BEGIN Text to read

Examining a character?
-
Occasionally I have a text document with an oddly encoded or corrupted character. Is there a way (inside np++) to examine a selected character? The alternative would be to exit np++ and open the file with a hex editor. Thanks.
-
There is a HexEditor plugin available for Notepad++.
However, by the time Notepad++ has loaded the file, it’s already decoded the bytestream from the file into the characters that are used in the editor, so it’s possible that the HexEditor plugin (or any other in-Notepad++ solution) will be showing a different byte sequence than you would find when it’s actually written to disk, so there would be a slight doubt that what any inside-notepad++ tool showed you was correct.
-
@PeterJones Okay, I am not sure what would be ideal. Here is an example…
-
@Dave-Joseph said in Examining a character?:
I have a text document with an oddly encoded or corrupted character
Are you sure about this?
Perhaps you just aren’t using a font setting that can display the character?
Perhaps a change of font, or enabling Direct Write in the Preferences helps the situation?If there is still a doubt, perhaps a true hex editor (e.g.
HxD
– google it) tells the true story of what is going on with your data.Lots of "perhaps"s.
Life is complicated these days. -
That looks like you have a UTF-8 encoded file, but Notepad++ is interpreting it as “ANSI”.
The sequence
’
are bytes 0xE2 0x80 0x99, which is the UTF-8 encoding for U+2019, which is the right single quotation mark (the right ‘smartquote’:’
), and often gets used as the apostrophe-inside-a-word when using a Word Processor to edit a text file.In my preferences, I generally set MISC > Autodetect character encoding off, and New Document > Encoding to be UTF-8, ☑ Apply to opened ANSI files enabled – this way, even if Notepad++ thinks it’s an “ANSI” file, it interprets byte sequences as UTF-8 encoded, so it should then properly interpret those three bytes.
-
@PeterJones This is an old file that I presumed was ANSI and is declared as ANSI and the strange character was seen both before and after using “Encoding>Convert to ANSI.” Perhaps this character can’t be converted to ANSI?
-
Perhaps this character can’t be converted to ANSI?

END Text to read

Required task 1 — In the Notepad++ thread, what bytes make up the UTF-8 encoding of U+2019?
Required task 2 — Copy the Notepad++ thread word for word, beginning at the words "However, by the" and stopping after "sure about this?".
Nothing in the listing is needed here.

BEGIN Supplied information

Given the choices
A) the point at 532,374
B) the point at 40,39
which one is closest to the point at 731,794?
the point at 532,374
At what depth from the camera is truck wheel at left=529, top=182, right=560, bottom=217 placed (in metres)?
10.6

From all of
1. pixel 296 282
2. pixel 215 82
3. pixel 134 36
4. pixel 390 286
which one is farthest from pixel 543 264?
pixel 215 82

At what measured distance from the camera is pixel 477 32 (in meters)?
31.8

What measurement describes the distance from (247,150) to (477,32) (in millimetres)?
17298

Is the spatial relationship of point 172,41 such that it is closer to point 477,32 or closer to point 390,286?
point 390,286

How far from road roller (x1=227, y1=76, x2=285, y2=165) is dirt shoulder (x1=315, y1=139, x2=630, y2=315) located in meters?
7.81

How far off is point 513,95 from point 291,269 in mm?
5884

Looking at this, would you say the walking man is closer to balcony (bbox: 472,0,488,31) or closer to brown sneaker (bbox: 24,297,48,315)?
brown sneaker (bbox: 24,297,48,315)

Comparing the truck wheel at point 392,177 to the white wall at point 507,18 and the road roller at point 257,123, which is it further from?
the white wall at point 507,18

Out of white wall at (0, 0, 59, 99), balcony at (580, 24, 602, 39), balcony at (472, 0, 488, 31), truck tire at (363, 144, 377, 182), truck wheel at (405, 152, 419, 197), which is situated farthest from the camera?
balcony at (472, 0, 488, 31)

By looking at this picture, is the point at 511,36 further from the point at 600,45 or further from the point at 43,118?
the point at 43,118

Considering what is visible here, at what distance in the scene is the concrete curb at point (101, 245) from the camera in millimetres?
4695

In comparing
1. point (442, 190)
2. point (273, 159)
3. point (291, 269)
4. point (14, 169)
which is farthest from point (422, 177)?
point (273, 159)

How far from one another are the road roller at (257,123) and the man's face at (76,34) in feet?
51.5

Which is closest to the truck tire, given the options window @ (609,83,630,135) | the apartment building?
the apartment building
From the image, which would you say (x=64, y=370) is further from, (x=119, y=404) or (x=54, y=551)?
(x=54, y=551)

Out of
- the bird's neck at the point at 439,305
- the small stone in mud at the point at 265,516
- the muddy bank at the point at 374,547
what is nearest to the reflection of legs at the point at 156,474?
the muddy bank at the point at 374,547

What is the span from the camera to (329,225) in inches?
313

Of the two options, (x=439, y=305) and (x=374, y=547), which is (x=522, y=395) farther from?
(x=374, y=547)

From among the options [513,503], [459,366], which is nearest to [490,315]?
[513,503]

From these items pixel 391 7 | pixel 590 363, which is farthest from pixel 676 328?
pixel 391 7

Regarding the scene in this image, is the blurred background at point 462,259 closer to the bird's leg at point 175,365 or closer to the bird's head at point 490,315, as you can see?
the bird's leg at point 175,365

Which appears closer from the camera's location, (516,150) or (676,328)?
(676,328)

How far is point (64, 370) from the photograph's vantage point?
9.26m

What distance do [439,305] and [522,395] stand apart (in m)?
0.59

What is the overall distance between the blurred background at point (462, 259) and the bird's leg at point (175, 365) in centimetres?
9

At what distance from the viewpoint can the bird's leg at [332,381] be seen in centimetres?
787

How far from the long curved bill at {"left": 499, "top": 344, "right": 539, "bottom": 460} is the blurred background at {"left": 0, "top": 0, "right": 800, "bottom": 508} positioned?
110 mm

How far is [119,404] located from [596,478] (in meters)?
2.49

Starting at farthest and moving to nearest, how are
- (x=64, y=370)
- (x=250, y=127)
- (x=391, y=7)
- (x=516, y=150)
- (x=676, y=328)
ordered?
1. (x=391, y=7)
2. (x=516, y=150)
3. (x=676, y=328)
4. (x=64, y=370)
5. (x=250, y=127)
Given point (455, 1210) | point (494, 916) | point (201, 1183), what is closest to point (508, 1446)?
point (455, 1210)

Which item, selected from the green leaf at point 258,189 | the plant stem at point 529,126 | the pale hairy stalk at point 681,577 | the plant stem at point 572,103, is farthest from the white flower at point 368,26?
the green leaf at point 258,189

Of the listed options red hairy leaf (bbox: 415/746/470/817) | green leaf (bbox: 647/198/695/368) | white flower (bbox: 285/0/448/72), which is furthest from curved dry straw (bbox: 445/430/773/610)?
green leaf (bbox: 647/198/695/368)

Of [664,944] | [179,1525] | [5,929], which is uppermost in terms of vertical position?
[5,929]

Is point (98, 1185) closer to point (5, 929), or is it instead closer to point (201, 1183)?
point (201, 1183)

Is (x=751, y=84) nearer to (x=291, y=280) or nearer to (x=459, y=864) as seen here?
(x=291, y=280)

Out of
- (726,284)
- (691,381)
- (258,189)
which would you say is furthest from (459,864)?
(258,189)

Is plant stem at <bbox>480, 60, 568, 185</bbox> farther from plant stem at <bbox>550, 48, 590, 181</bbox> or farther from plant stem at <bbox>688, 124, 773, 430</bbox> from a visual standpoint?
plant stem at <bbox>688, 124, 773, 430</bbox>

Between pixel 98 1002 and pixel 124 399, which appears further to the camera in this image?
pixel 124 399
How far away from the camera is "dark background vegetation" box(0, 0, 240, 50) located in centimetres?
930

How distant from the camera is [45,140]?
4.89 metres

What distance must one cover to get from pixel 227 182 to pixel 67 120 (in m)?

END Supplied information

Final answer 1 — 0xE2 0x80 0x99

Final answer 2 —
However, by the time Notepad++ has loaded the file, it’s already decoded the bytestream from the file into the characters that are used in the editor, so it’s possible that the HexEditor plugin (or any other in-Notepad++ solution) will be showing a different byte sequence than you would find when it’s actually written to disk, so there would be a slight doubt that what any inside-notepad++ tool showed you was correct.
-
@PeterJones Okay, I am not sure what would be ideal. Here is an example…
-
@Dave-Joseph said in Examining a character?:
I have a text document with an oddly encoded or corrupted character
Are you sure about this?